◆ **What you need to do**:
• a. Answer these questions from the blog post on asexuality, one line each:
(i) When does the writer expect to start college?
(ii) Apart from family, what has the writer reached the end of the road with?
(iii) What does the writer hope to be less inclined to do when older?
• b. Print the part of the blog post on asexuality between "However, whenever I" and "identity and sexuality.", inclusive.

◆ **Extracted text**:
+ + +

Saturday, 30 April 2011

A Casualty.

It seems to be a little of a trend that many blogs on asexuality end up drifting towards gender-realted topics, or at least exploring the intersection of gender and sexuality, and this blog hasn't really been the exception. However, I'm sort of loathe to make this a permanent Thing - gender is something I'm sort of hesitant to speak about, because although I'm much more genderweird than a 'properly cis person', it's something I want to let lie for a bit.

However, whenever I sit down to write a post, I feel like that is the only thing that is going on at the moment. I've basically come as far as possible in my small pond - I educate people, have repeatedly come out, and pretty much reached the end of the road regarding my small peer group. Until I go to college this September, I'm sort of stagnating - the only possible I can see until then is family, and I am most definitely not ready to tell or show them any of my thoughts and concrete feelings about my romantic identity and sexuality.

I admit I'm a little scared of starting the cycle of dealing with everyone anew, but I'm also excited, too (apart from the obvious reason of being excited about staying in a wonderful house with a wonderful lodger family and going to a wonderful college, of course!) - sure, the pressure to conform will be larger, and sure, a larger lot of people might not be the kindest ever, but I'm going to be older and I hope, less inclined to repeat any mistakes.

+ + +

◆ **Supplied material**:
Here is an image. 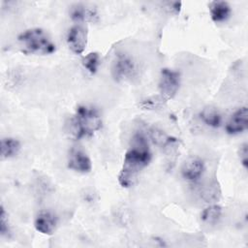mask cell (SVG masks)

+ + +

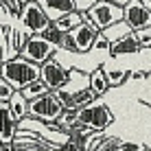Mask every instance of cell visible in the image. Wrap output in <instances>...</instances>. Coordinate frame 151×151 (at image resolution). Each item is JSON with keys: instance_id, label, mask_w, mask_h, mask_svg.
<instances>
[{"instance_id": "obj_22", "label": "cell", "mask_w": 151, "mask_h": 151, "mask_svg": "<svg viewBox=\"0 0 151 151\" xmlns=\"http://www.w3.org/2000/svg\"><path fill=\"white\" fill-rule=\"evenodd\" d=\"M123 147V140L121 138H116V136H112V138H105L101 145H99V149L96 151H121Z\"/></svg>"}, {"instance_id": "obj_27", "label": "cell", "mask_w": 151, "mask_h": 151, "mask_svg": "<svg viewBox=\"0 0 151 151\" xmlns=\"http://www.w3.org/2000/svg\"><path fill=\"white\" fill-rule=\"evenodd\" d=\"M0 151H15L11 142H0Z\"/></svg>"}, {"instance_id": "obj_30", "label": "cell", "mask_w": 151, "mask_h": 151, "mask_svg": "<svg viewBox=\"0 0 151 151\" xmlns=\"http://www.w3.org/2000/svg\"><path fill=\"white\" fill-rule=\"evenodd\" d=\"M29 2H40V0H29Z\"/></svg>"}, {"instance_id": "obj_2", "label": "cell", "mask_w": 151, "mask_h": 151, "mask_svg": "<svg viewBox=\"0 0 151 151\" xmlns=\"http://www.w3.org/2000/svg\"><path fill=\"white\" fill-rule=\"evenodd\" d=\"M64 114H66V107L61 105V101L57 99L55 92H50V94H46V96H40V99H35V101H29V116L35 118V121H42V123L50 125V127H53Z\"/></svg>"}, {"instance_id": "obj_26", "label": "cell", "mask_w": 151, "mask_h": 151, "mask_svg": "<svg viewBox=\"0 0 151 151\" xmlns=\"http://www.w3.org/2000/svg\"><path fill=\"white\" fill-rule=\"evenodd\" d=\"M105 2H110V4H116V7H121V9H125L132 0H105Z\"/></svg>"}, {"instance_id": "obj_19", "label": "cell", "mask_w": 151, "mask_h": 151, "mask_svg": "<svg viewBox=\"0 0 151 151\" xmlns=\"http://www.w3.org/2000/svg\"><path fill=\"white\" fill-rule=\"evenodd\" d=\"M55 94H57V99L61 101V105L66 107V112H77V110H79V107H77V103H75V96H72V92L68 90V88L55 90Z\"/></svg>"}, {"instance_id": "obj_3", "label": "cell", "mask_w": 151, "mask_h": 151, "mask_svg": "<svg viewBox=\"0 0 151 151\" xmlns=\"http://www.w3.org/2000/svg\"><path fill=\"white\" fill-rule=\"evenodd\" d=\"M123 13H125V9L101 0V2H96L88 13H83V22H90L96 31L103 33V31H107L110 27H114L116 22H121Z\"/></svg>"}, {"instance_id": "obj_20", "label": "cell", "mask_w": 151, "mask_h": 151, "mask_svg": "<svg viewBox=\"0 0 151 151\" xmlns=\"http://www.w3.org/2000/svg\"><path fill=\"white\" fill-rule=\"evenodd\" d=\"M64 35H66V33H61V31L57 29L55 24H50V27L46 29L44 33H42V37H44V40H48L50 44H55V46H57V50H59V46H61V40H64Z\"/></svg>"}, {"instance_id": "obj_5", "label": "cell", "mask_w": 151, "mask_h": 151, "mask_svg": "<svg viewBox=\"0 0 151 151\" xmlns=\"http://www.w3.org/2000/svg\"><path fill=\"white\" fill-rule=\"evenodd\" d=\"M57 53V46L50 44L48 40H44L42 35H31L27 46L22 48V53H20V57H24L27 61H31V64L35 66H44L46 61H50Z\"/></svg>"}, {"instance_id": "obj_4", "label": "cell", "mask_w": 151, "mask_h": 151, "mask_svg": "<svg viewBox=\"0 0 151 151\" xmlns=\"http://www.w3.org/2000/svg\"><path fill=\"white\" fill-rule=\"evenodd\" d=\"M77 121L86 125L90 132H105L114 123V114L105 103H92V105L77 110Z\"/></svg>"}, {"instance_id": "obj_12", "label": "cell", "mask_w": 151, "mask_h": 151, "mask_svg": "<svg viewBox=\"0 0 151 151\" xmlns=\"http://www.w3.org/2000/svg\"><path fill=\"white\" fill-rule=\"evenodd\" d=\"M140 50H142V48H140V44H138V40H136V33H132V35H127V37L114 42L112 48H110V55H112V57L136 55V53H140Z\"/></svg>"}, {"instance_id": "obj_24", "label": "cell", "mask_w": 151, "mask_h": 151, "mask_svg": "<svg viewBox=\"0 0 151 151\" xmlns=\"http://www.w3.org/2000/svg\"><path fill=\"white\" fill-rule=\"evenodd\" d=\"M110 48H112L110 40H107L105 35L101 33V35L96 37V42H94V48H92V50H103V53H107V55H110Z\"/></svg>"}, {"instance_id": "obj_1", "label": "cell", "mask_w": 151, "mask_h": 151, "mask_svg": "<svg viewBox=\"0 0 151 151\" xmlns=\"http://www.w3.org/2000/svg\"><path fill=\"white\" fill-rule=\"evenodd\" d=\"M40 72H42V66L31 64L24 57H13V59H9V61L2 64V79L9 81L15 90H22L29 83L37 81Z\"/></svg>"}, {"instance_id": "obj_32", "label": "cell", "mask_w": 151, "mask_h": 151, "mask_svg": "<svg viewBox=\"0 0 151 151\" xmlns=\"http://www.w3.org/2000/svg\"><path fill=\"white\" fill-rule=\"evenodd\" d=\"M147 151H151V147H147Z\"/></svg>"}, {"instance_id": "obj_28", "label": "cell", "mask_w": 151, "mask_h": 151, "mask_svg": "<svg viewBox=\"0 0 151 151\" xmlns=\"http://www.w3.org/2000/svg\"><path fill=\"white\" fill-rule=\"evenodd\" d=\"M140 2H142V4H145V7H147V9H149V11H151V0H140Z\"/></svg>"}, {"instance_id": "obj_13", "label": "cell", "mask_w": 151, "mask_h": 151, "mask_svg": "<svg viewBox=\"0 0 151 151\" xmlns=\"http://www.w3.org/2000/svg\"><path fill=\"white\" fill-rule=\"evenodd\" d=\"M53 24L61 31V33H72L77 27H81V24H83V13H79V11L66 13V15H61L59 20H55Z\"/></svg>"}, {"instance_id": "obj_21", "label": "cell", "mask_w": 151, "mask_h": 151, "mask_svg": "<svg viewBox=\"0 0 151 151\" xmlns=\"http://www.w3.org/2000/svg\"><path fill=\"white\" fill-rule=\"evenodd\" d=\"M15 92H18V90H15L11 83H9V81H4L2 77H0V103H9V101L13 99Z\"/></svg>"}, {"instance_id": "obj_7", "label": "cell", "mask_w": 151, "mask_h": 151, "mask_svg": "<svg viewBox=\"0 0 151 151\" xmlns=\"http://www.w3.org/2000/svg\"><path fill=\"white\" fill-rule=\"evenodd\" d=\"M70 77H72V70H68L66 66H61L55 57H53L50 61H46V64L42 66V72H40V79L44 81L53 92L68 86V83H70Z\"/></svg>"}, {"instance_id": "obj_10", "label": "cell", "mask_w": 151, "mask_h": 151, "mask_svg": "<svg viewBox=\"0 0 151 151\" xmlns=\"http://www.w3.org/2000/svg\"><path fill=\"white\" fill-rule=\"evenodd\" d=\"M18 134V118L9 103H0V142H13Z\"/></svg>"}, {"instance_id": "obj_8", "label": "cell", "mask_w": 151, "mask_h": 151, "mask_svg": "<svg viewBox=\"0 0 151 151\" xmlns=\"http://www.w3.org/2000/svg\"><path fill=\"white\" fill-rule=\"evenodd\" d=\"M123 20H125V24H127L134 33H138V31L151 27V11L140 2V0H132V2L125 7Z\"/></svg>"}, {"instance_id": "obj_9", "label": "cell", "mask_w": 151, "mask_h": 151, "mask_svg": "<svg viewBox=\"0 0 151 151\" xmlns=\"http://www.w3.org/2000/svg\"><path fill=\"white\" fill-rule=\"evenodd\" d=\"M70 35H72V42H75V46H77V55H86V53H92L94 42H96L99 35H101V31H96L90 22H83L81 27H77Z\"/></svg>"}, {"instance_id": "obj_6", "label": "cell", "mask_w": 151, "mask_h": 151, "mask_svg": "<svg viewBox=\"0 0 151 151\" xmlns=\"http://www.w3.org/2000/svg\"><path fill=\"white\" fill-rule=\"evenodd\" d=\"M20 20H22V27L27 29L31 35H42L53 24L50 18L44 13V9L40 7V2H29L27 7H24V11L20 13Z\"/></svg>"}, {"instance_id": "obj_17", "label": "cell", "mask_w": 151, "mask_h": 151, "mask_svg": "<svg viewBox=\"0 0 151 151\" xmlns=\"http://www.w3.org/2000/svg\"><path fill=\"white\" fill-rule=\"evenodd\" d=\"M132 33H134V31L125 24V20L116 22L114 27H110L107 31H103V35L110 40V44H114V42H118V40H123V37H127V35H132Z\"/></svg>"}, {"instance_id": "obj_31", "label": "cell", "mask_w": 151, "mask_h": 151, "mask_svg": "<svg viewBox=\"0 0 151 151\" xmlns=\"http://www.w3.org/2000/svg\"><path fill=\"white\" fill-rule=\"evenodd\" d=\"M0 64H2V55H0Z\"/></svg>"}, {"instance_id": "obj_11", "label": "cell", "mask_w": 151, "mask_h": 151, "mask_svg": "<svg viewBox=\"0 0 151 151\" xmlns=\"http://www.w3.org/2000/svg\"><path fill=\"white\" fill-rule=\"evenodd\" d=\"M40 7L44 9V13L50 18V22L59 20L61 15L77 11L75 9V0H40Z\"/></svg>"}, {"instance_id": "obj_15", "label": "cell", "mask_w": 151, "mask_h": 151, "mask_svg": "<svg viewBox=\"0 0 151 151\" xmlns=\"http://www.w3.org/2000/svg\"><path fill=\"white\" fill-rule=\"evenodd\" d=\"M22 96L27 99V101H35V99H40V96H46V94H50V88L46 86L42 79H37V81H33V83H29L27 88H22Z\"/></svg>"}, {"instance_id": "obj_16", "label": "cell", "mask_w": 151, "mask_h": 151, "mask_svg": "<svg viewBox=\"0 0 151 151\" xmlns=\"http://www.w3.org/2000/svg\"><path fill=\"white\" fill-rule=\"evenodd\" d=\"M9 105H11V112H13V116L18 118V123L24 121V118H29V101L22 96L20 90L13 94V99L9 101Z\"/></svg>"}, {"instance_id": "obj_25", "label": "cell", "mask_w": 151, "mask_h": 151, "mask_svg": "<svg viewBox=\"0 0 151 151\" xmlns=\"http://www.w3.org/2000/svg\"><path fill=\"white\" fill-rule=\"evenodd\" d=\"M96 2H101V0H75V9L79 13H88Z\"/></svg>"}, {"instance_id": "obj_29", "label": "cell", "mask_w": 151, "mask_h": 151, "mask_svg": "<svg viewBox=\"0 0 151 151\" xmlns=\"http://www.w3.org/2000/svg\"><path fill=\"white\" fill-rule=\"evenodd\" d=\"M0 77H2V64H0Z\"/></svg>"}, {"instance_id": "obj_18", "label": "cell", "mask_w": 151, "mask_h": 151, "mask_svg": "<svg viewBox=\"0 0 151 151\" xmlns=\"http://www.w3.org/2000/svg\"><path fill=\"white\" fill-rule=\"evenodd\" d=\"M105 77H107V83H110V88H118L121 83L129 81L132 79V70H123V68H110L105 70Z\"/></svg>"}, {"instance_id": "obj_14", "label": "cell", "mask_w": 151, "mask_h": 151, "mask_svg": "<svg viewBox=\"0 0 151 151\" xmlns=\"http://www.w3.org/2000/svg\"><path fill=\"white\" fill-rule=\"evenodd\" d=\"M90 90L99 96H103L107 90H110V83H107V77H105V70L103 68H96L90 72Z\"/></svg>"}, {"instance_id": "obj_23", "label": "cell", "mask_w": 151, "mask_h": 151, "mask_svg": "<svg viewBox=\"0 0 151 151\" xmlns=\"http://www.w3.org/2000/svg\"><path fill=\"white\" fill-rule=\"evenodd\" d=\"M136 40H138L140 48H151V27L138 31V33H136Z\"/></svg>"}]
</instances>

+ + +

◆ **Task answers**:
• a.
(i) This September.
(ii) The writer's small peer group.
(iii) Repeat any mistakes.

• b.
However, whenever I sit down to write a post, I feel like that is the only thing that is going on at the moment. I've basically come as far as possible in my small pond - I educate people, have repeatedly come out, and pretty much reached the end of the road regarding my small peer group. Until I go to college this September, I'm sort of stagnating - the only possible I can see until then is family, and I am most definitely not ready to tell or show them any of my thoughts and concrete feelings about my romantic identity and sexuality.